> _What the task requires_:
Extract the data exactly, missing nothing.

── Data ──

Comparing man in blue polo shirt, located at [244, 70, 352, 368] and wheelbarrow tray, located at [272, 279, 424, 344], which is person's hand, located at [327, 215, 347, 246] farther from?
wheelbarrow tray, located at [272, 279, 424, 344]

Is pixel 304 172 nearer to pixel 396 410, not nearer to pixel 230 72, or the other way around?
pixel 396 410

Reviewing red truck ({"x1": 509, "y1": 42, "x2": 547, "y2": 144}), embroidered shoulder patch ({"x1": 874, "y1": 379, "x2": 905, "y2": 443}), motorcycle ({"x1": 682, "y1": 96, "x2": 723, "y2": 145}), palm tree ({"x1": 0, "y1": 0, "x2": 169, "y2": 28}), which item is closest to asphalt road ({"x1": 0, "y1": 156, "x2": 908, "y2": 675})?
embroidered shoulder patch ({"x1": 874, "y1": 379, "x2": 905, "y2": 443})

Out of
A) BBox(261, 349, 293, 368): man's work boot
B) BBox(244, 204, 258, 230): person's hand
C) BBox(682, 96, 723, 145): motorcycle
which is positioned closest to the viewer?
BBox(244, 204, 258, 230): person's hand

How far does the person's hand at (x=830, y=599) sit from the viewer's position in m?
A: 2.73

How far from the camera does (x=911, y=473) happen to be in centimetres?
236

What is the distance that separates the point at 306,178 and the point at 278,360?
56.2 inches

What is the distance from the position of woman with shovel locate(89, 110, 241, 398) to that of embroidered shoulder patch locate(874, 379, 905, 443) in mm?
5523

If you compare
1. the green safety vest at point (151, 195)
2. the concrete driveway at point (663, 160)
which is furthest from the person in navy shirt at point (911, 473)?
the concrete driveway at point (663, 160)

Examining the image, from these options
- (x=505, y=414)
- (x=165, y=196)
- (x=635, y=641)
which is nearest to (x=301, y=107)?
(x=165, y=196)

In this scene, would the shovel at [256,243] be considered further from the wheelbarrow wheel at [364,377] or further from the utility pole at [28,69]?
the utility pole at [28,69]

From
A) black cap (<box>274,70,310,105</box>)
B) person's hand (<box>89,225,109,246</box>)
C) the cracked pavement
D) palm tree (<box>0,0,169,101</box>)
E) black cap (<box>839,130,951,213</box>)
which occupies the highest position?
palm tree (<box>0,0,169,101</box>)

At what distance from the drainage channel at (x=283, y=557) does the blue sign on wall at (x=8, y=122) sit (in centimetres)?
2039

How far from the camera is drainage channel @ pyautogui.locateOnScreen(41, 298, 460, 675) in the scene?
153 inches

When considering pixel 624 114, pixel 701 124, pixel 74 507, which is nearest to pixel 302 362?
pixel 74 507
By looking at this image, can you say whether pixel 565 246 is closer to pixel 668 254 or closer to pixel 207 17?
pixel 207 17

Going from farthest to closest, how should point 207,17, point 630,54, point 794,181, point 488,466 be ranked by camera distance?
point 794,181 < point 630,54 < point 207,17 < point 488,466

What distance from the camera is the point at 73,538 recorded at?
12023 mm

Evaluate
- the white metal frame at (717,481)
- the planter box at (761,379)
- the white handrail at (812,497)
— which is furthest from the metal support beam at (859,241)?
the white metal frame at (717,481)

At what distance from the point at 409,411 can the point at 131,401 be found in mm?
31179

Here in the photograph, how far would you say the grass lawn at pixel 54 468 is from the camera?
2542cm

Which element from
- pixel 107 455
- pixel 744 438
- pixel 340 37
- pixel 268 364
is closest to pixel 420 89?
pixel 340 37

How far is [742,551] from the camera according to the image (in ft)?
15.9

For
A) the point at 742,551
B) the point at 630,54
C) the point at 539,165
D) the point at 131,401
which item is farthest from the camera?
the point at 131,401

───

> _Complete response_:
Comparing man in blue polo shirt, located at [244, 70, 352, 368] and wheelbarrow tray, located at [272, 279, 424, 344], which is person's hand, located at [327, 215, 347, 246] farther from?
wheelbarrow tray, located at [272, 279, 424, 344]

Is pixel 304 172 nearer to pixel 396 410, not nearer to pixel 230 72, or the other way around?
pixel 396 410

Reviewing red truck ({"x1": 509, "y1": 42, "x2": 547, "y2": 144}), embroidered shoulder patch ({"x1": 874, "y1": 379, "x2": 905, "y2": 443}), motorcycle ({"x1": 682, "y1": 96, "x2": 723, "y2": 145}), palm tree ({"x1": 0, "y1": 0, "x2": 169, "y2": 28}), which item is closest to asphalt road ({"x1": 0, "y1": 156, "x2": 908, "y2": 675})?
embroidered shoulder patch ({"x1": 874, "y1": 379, "x2": 905, "y2": 443})

Out of
A) BBox(261, 349, 293, 368): man's work boot
B) BBox(244, 204, 258, 230): person's hand
C) BBox(682, 96, 723, 145): motorcycle
which is positioned closest to the viewer?
BBox(244, 204, 258, 230): person's hand

How far does the person's hand at (x=830, y=599) sit from the viewer's position in m?
A: 2.73

How far from the camera does (x=911, y=473) happen to be in centimetres?
236

What is the distance that separates the point at 306,178 and the point at 278,360?
56.2 inches

What is the distance from the position of woman with shovel locate(89, 110, 241, 398) to that of embroidered shoulder patch locate(874, 379, 905, 443) in mm?
5523

If you compare
1. the green safety vest at point (151, 195)
2. the concrete driveway at point (663, 160)
which is furthest from the person in navy shirt at point (911, 473)?
the concrete driveway at point (663, 160)

Examining the image, from these options
- (x=505, y=414)
- (x=165, y=196)
- (x=635, y=641)
which is nearest to (x=301, y=107)?
(x=165, y=196)

In this scene, would the shovel at [256,243] be considered further from the wheelbarrow wheel at [364,377] or further from the utility pole at [28,69]?
the utility pole at [28,69]

From
A) black cap (<box>274,70,310,105</box>)
B) person's hand (<box>89,225,109,246</box>)
C) the cracked pavement
D) palm tree (<box>0,0,169,101</box>)
E) black cap (<box>839,130,951,213</box>)
which occupies the highest position?
palm tree (<box>0,0,169,101</box>)

At what distance from the drainage channel at (x=283, y=557) does the blue sign on wall at (x=8, y=122) sit (in centimetres)?
2039

How far from the camera is drainage channel @ pyautogui.locateOnScreen(41, 298, 460, 675) in the scene?
153 inches

When considering pixel 624 114, pixel 701 124, pixel 74 507, which is nearest to pixel 302 362?
pixel 74 507
By looking at this image, can you say whether pixel 565 246 is closer to pixel 668 254 or closer to pixel 207 17?
pixel 207 17

Going from farthest to closest, how should point 207,17, point 630,54, point 794,181, point 488,466 be ranked by camera distance?
point 794,181 < point 630,54 < point 207,17 < point 488,466

What distance from the camera is the point at 73,538 recorded at?
12023 mm

Evaluate
- the white metal frame at (717,481)
- the planter box at (761,379)
- the white handrail at (812,497)
— which is furthest from the metal support beam at (859,241)?
the white metal frame at (717,481)

At what distance from the point at 409,411 can the point at 131,401 be found in mm?
31179

Here in the photograph, how far would you say the grass lawn at pixel 54 468 is from the camera?
2542cm

Which element from
- pixel 107 455
- pixel 744 438
- pixel 340 37
- pixel 268 364
is closest to pixel 420 89?
pixel 340 37

How far is [742,551] from the camera according to the image (in ft)?
15.9

For
A) the point at 742,551
B) the point at 630,54
C) the point at 539,165
D) the point at 131,401
which item is farthest from the camera?
the point at 131,401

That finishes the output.